Das Down-Syndrom selbst kann nicht behandelt werden – es bleibt lebenslang bestehen. Aber eine individuelle Förderung, etwa mit Physiotherapie, Ergotherapie, Logopädie oder Heilpädagogik, kann Betroffenen schon ab den ersten Lebensjahren helfen, sich bestmöglich zu entwickeln und später ein möglichst eigenständiges Leben zu führen. Und natürlich müssen physische Folgeschäden entsprechend behandelt werden, etwa durch entsprechende Operationen, Medikamente oder Hör- und Sehhilfen.

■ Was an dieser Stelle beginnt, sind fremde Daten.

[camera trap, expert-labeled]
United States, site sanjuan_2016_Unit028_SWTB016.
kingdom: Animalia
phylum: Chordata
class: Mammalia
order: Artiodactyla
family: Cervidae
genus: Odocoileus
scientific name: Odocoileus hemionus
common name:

In der derzeitigen Gesetzgebung wird das Down-Syndrom gleichgesetzt mit einer Schwerstbehinderung. Somit besteht aktuell die Möglichkeit, einen Embryo mit der Diagnose Down-Syndrom bis zur Geburt abtreiben zu können. Das Institut für Ehe und Familie weist in diesem Zusammenhang auf eine Studie des European Journal of Human Genetics, die nahelegt, dass in Europa mutmaßlich jedes zweite Kind mit Down-Syndrom abgetrieben wird, Tendenz steigend. In konkreten Zahlen werden in Europa jährlich im Durchschnitt etwa 8.000 Kinder mit Trisomie 21 geboren, also 10,1 auf 10. 000 Lebendgeburten. Ohne elektive Schwangerschaftsabbrüche wären es jährlich rund 17. 300 (also 21,7 auf 10.000 Lebendgeburten). Problematisch ist in diesem Zusammenhang, dass die oft durchgeführte Nackenfaltenmessung beim Screening im Mutterleib nur einen Hinweis auf eine mögliche Trisomie 21 geben kann, aber keinen hundertprozentigen Nachweis darstellt. Bei der Fruchtwasserpunktion kann das Down-Syndrom relativ zuverlässig diagnostiziert werden, allerdings besteht ein gewisses Risiko, durch diese Untersuchung eine Fehlgeburt auszulösen. Tragische Berühmtheit erlangte das „Oldenburger Baby“ namens Tim, das im Jahr 1997 seine Spätabtreibung in der 25. Schwangerschaftswoche (Diagnose: Down-Syndrom) unerwartet überlebte und – nun erst recht mit schwersten Behinderungen – noch 21 Jahre alt wurde. Tim lebte bei einer Pflegefamilie; seine leiblichen Eltern erstritten 13.000 Euro Schmerzengeld von der Klinik, weil sie laut eigener Aussage nicht über die Möglichkeit eines solchen Ausgangs der Abtreibung informiert worden waren. Seine leibliche Mutter lernte Tim nie kennen.

Manche indigenen Stämme in Südamerika betrachten Neugeborene mit Down-Syndrom nicht als Belastung, sondern als göttliches Geschenk. Ihre Familien dürfen ganz nahe beim Schamanen wohnen, weil ihnen eine direkte Verbindung zu den Göttern zugeschrieben wird.